カルトナージュ初心者の為のヒント集


4.接着剤あれこれ

カルトナージュで私が一番よく使うのは「木工用ボンド(速乾性でないもの)」です。これを少量の水やフエキ糊で薄めて使います。

ボンドに含まれる水分量が多い程、塗った後は一時的にカルトンが膨張し乾くと共に強く収縮しますので、ペルメルやファイルのような平面的な作品を作る場合は水で薄めない方が理想です。

速乾性のボンドは修正がしにくいので教室ではあまり勧められることはありませんが、私は箱を作る時などに、カルトンの厚み部分には速乾性の木工用ボンド(薄めず使用)を指で塗って組み立てています。

スキバルテクス(革風の加工紙)の表どうしの接着や合成皮革、ビニールコーティング素材などをカルトナージュの材料として使う場合、一般の木工用ボンドでは接着しにくいこともあります。そのような時は素材に適したボンドをホームセンターなどで探したり、小さい面積であれば両面テープを用いるのも一つの方法です。

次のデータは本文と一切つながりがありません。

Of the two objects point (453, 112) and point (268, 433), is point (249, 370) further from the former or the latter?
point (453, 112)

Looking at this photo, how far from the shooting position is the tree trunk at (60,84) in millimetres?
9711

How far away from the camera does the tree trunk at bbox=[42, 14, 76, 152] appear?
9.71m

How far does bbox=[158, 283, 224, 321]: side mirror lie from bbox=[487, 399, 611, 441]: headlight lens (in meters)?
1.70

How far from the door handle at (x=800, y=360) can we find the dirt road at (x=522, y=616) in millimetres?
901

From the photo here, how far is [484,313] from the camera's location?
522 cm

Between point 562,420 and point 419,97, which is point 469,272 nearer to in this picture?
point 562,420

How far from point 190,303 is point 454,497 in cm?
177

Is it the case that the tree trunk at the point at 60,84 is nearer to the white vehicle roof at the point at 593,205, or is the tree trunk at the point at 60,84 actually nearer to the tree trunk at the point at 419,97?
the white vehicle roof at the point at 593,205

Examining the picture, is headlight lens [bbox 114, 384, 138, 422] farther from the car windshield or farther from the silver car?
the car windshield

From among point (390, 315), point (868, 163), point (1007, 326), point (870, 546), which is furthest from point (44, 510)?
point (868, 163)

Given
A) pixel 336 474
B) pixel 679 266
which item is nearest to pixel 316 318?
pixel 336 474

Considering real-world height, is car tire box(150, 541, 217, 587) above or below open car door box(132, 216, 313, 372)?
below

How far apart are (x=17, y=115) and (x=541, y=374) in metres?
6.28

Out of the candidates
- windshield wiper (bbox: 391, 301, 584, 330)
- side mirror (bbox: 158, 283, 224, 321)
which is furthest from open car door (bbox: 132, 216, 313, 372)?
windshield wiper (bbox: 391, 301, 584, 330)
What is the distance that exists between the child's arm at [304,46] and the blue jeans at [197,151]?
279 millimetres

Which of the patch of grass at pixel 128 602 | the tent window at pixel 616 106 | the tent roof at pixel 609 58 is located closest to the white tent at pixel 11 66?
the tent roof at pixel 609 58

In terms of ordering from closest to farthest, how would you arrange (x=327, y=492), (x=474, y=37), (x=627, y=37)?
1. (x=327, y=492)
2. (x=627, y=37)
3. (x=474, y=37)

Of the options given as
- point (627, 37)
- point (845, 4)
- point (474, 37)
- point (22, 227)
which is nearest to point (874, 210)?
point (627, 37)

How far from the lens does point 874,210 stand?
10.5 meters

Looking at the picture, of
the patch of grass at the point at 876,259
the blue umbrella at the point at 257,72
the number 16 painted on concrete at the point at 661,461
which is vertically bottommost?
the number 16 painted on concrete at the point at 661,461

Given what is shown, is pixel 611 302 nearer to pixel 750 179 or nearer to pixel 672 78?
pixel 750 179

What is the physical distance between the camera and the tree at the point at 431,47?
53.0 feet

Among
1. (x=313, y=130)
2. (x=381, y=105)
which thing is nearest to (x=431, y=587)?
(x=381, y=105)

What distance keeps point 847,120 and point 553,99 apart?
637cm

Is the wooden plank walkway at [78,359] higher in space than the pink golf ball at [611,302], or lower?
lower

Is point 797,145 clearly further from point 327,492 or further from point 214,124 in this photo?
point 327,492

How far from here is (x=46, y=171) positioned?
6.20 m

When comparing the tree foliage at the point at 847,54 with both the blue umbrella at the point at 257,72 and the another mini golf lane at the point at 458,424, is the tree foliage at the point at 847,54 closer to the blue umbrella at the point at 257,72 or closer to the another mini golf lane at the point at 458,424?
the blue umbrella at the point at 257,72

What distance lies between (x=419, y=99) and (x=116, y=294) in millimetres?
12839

これらの他に無酸のりという高価な糊もあります。私は使用したことがありませんので使用感などはお伝えできないのですが、劣化しにくいというメリットがあるそうです。ただ経年劣化は布や紙も同時進行で進んで行くわけですので、普段使いには少し勿体ない気もします。高価な材料を使った本格的なカルトナージュの作品で、良い保存環境に置いておけるのならばこういう糊を使用してみても良いかと思っています。